[Short web captions]
- - -
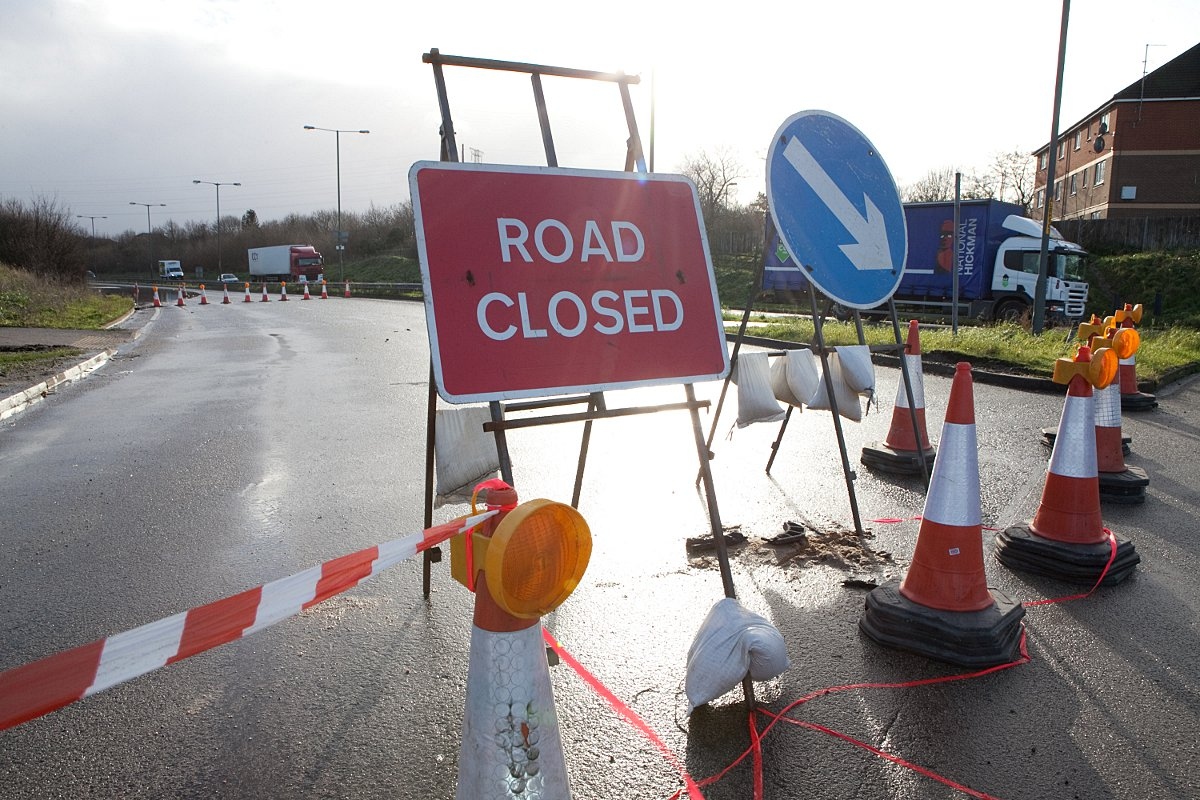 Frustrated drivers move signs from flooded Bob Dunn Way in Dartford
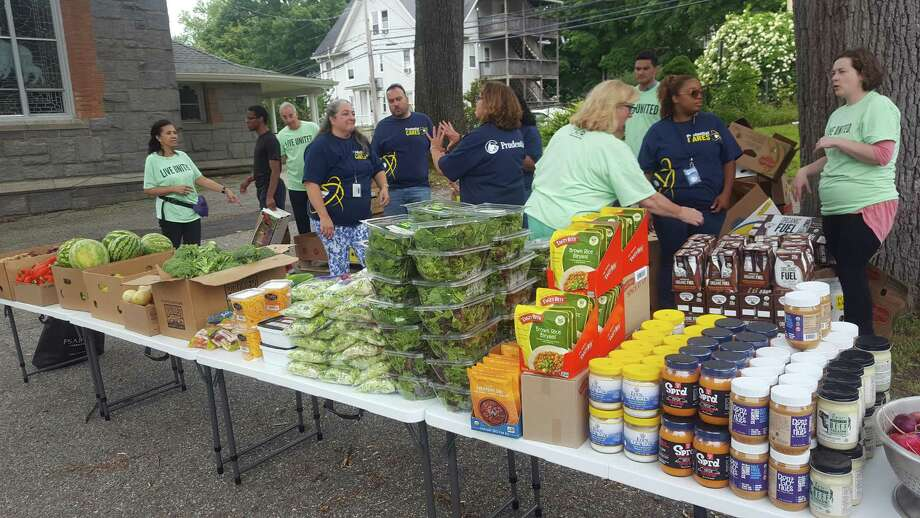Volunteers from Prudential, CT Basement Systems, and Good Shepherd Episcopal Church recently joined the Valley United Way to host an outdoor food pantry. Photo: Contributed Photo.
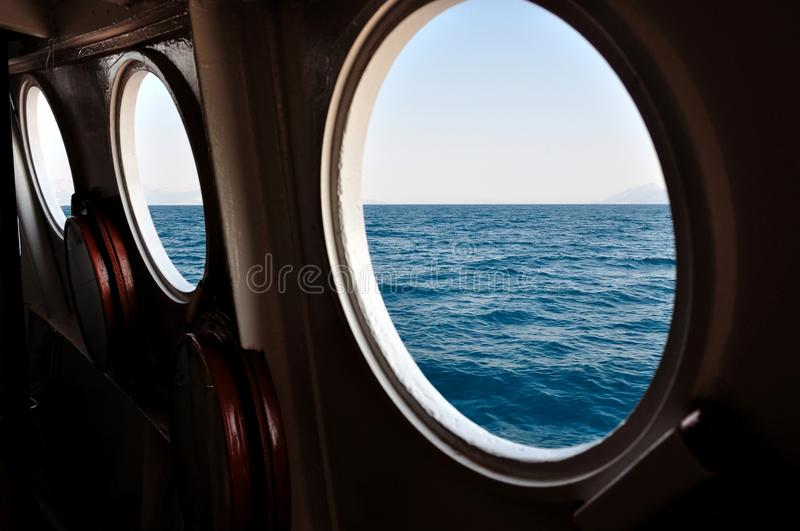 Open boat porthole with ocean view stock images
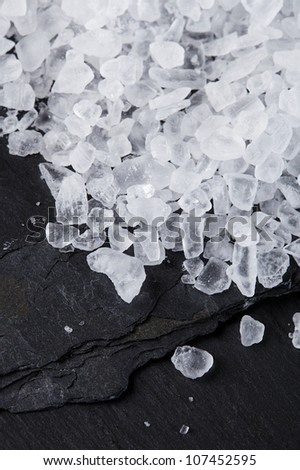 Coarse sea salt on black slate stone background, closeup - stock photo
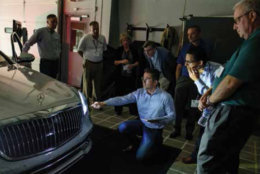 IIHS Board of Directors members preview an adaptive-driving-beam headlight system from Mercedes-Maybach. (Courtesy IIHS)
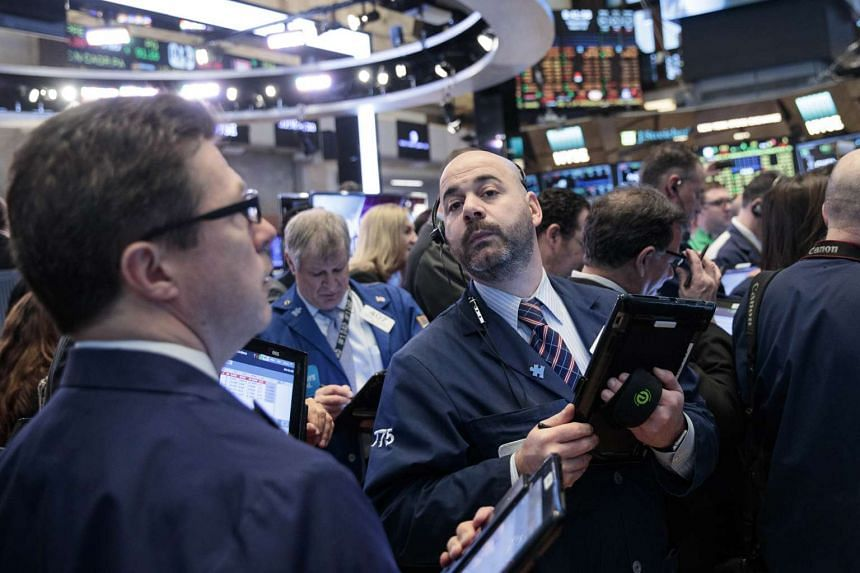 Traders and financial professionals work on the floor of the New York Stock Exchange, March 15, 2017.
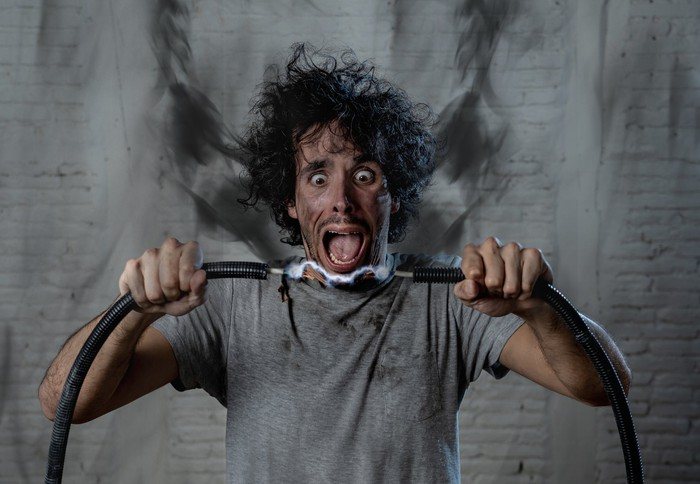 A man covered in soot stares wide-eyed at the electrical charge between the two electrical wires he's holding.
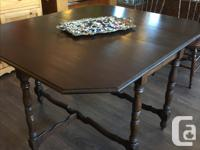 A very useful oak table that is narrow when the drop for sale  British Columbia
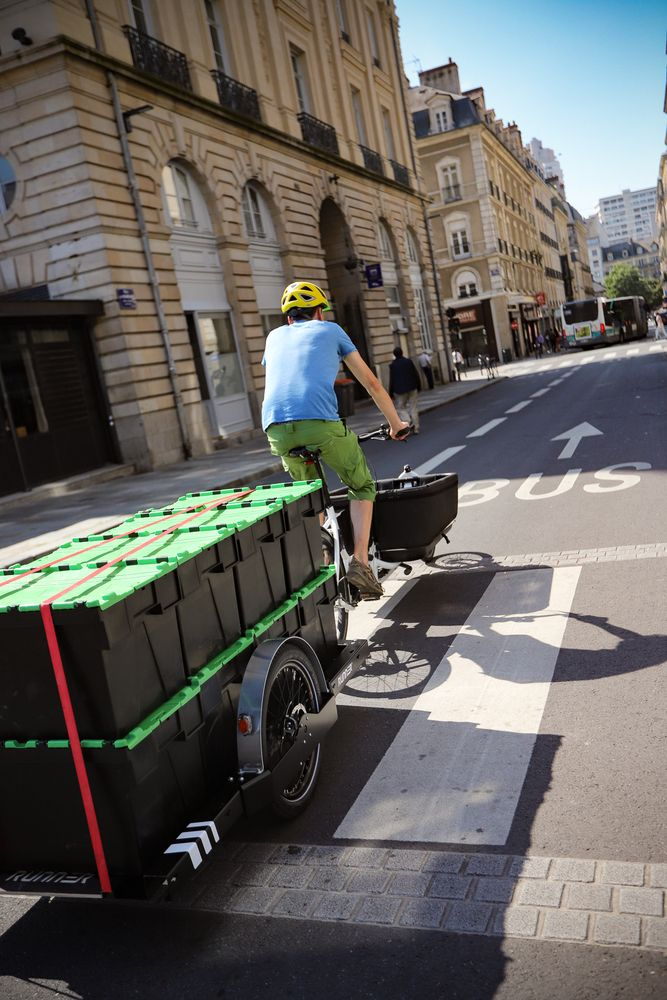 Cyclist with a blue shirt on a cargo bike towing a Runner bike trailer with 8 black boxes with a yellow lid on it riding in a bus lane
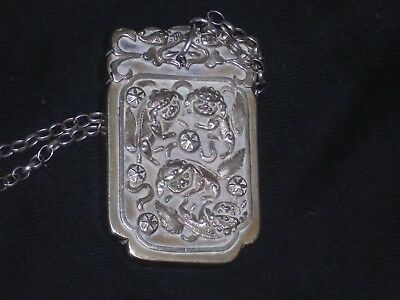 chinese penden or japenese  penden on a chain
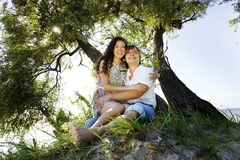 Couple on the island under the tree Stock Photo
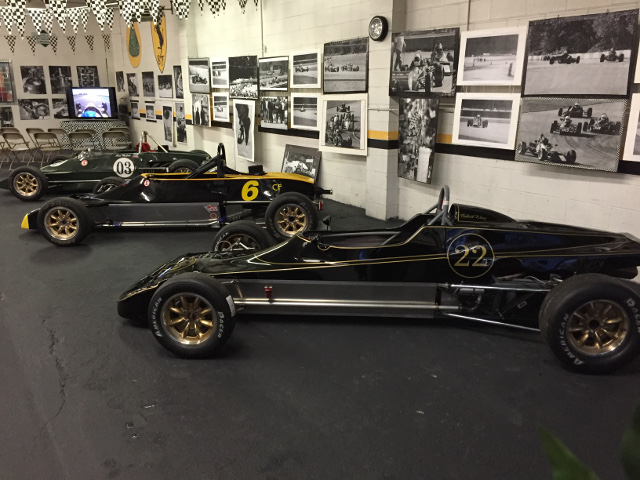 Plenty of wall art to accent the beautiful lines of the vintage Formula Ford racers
- - -
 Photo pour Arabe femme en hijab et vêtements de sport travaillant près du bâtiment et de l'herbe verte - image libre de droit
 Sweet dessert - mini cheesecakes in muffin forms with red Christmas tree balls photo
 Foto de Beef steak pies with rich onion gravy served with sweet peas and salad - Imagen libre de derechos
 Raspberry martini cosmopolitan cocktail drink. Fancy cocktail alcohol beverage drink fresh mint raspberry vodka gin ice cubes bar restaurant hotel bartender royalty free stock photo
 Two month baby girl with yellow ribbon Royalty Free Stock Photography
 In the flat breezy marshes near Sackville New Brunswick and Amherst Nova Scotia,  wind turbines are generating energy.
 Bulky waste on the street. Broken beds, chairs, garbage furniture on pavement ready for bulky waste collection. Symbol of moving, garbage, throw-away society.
- - -
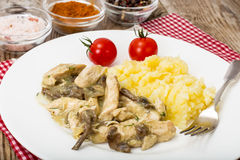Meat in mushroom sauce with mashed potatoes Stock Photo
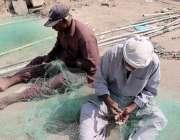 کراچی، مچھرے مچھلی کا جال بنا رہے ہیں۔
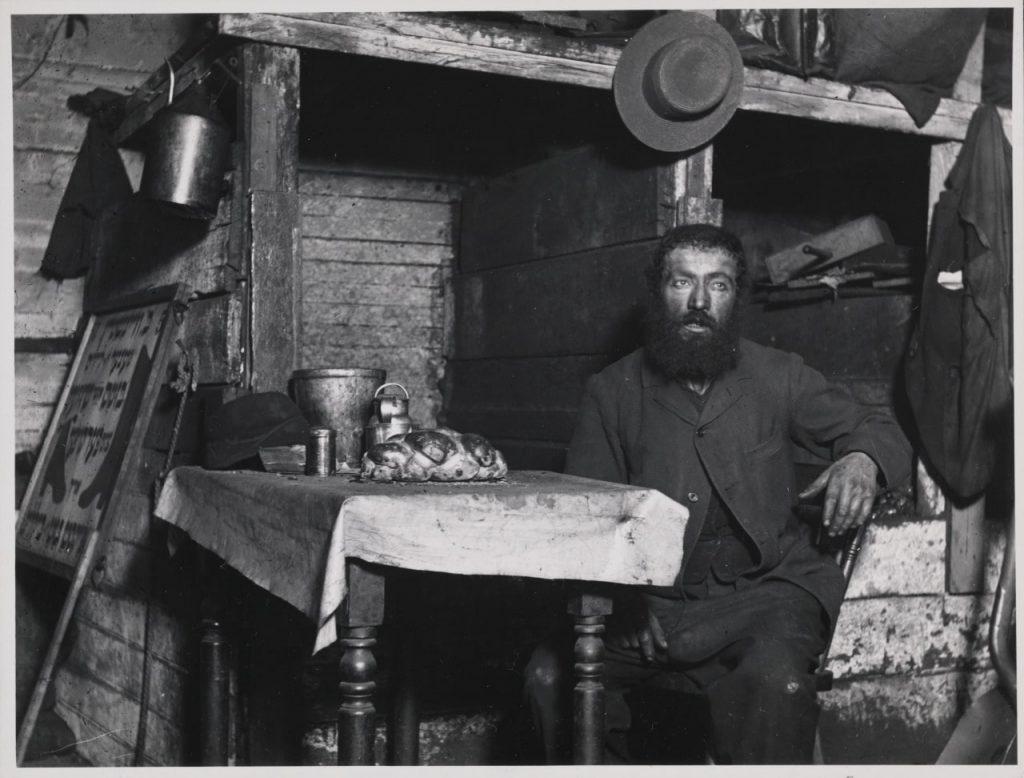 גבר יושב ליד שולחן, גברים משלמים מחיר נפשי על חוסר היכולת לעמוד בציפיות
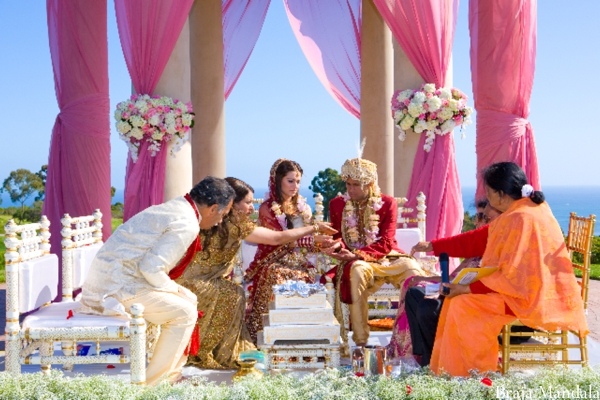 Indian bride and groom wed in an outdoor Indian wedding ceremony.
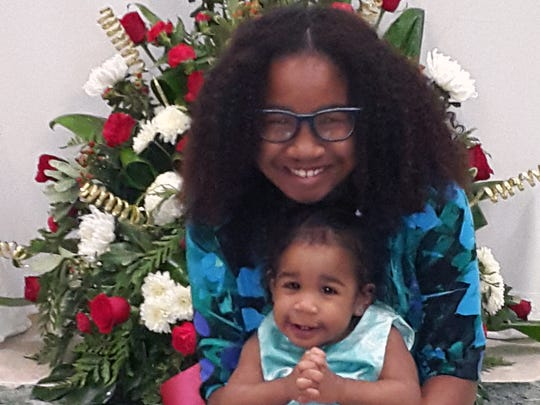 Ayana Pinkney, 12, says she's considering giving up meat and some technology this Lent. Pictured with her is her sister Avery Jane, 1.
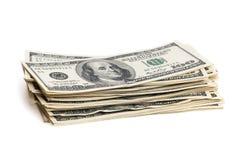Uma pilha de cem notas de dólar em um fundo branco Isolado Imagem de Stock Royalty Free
- - -
(REQUIRED ACTION):
Look above for the line with "IIHS Board of" and copy exactly from it through the line with "A very useful", both included. Omit the pictures.

(RESULT OF THE TASK):
 IIHS Board of Directors members preview an adaptive-driving-beam headlight system from Mercedes-Maybach. (Courtesy IIHS)
 Traders and financial professionals work on the floor of the New York Stock Exchange, March 15, 2017.
 A man covered in soot stares wide-eyed at the electrical charge between the two electrical wires he's holding.
 A very useful oak table that is narrow when the drop for sale  British Columbia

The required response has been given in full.